* [EXCERPT]:
NAPLAN should be conducted earlier in the year with results returned within days, a review into the standardised tests has recommended, as the teachers' union calls for the tests to be scrapped altogether.
The breakaway review into the National Assessment Program: Literacy and Numeracy (NAPLAN) was commissioned by the education ministers from New South Wales, Victoria, Queensland and the ACT.
It recommended the tests conducted in year 9 should be moved to year 10 when students were more mature and were at the stage where they were making important choices about subjects in the senior years of school.
The review recommended the tests should be run as early as possible in the school year, instead of in May, and that when NAPLAN was fully online the results should be available within days for all sections except the writing component.
It also recommended a new test be introduced to monitor critical and creative thinking in science, technology, engineering and mathematics (STEM) in years 5, 7 and 10.
The review, which was conducted by emeritus professor Barry McGaw, emeritus professor William Louden and professor Claire Wyatt-Smith, concluded standardised assessment was important in Australian education despite resistance among teacher organisations.
The NAPLAN review said the writing component was the most problematic because it has led to very formulaic writing in responses to a prompt, which suggested some schools had been teaching in a formulaic way in preparation for the tests.
ACT Education Minister Yvette Berry said the review reflected some of the concerns she has held since taking on the portfolio.
"The main concern raised with me through conversations with students, parents, teachers and the community remains the way NAPLAN is publicly reported and how that contributes to creating a high-stakes culture, particularly in stigmatising lower-scoring schools and the unfair stress NAPLAN can place on students," she said.

(Scene geometry reasoning lines)
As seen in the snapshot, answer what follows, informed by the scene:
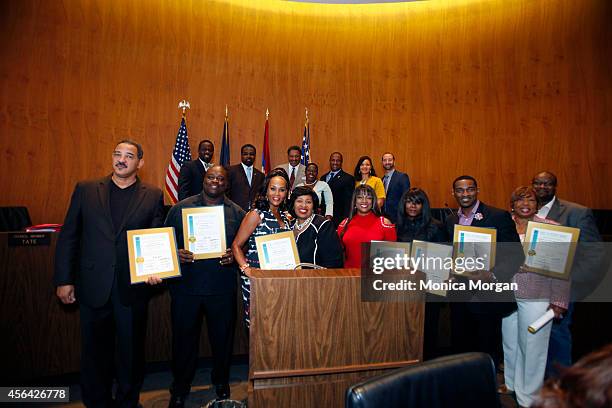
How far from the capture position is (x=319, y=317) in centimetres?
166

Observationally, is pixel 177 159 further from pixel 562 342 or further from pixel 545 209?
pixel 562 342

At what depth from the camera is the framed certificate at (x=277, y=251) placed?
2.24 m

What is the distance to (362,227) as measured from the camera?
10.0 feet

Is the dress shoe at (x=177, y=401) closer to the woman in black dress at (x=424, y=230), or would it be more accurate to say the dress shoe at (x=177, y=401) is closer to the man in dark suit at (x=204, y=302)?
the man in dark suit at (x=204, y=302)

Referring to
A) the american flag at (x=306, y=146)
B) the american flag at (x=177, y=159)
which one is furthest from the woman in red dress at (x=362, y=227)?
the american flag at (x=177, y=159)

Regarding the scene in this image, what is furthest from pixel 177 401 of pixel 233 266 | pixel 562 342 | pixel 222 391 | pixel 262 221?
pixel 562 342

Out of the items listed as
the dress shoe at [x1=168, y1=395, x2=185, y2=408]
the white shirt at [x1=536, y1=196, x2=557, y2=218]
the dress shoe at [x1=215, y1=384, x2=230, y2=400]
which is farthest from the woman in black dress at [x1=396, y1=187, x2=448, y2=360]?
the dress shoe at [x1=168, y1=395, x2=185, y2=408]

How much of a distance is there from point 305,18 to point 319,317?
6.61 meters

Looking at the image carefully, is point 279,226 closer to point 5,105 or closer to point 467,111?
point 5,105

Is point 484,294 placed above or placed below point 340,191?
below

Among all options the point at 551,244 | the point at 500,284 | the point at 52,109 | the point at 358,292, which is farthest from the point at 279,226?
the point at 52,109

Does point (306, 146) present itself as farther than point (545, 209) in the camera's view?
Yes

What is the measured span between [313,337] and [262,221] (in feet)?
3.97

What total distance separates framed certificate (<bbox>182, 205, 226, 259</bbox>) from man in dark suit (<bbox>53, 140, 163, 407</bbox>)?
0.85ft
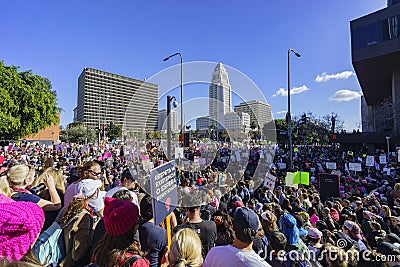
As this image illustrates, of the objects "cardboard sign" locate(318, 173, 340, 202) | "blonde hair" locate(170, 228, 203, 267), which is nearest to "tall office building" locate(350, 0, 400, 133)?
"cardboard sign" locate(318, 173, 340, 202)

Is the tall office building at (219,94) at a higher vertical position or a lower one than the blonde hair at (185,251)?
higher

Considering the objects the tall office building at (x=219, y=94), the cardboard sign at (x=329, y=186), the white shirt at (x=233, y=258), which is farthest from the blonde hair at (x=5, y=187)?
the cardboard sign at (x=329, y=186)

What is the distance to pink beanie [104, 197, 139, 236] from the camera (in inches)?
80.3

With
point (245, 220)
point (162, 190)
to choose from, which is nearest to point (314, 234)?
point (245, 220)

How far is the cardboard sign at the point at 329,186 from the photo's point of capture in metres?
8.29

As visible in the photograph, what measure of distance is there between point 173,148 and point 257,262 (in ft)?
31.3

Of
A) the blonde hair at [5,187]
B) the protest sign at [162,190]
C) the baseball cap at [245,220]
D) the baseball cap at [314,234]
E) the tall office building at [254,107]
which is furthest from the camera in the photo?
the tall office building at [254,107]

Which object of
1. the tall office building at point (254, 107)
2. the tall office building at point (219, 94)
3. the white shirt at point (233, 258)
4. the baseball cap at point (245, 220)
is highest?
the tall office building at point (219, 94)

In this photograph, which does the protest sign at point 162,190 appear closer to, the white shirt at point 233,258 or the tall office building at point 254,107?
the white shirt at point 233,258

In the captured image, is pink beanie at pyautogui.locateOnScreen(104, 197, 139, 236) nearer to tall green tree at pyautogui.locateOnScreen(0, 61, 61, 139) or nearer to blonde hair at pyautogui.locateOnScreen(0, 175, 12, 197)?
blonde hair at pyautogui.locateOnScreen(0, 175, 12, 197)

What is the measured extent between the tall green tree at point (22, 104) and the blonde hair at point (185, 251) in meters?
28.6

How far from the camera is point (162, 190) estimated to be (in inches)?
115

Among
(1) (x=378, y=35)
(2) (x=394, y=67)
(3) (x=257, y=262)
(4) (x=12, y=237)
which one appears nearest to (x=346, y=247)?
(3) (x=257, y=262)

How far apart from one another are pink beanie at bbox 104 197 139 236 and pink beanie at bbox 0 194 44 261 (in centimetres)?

* [TO DO]:
a – Return the part of the NAPLAN article that begins at the words "It recommended the" and stops after the words "years of school.".
b – Translate this sentence from the NAPLAN article into Spanish: "ACT Education Minister Yvette Berry said the review reflected some of the concerns she has held since taking on the portfolio."
c – Write what comes next in the NAPLAN article, picking up after its final sentence.
These lines are separate material and have nothing to do with the NAPLAN article.

* [ANSWERS BY TASK]:
a –
It recommended the tests conducted in year 9 should be moved to year 10 when students were more mature and were at the stage where they were making important choices about subjects in the senior years of school.

b – La ministra de Educación del ACT, Yvette Berry, dijo que la revisión reflejaba algunas de las preocupaciones que ha tenido desde que asumió la cartera.

c –
"I look forward to continuing to work to address this issue."
Australian Education Union ACT secretary Glenn Fowler said the union wanted to see an end to whole-of-cohort testing in favour of sample testing to monitor student performance across the education system.
"[The review] should have taken seriously arguments from the profession that they can get the results they need from sample testing," Mr Fowler said.
"This process is not what schooling is about."
Mr Fowler said teachers viewed NAPLAN as an annual accountability measure which made them feel distrusted.
Federal Education Minister Dan Tehan said the government remained committed to NAPLAN and the transition to online delivery of the tests despite little change in results since it was introduced in 2008.
"Critics say NAPLAN has failed because results have not improved but that misrepresents the intent of NAPLAN," Mr Tehan said in a statement. "If NAPLAN results have not improved that's a failure of our education system, not the NAPLAN test. You don't blame the thermometer if you have a high temperature."
The national literacy and numeracy tests were cancelled in 2020 due to the COVID-19 pandemic.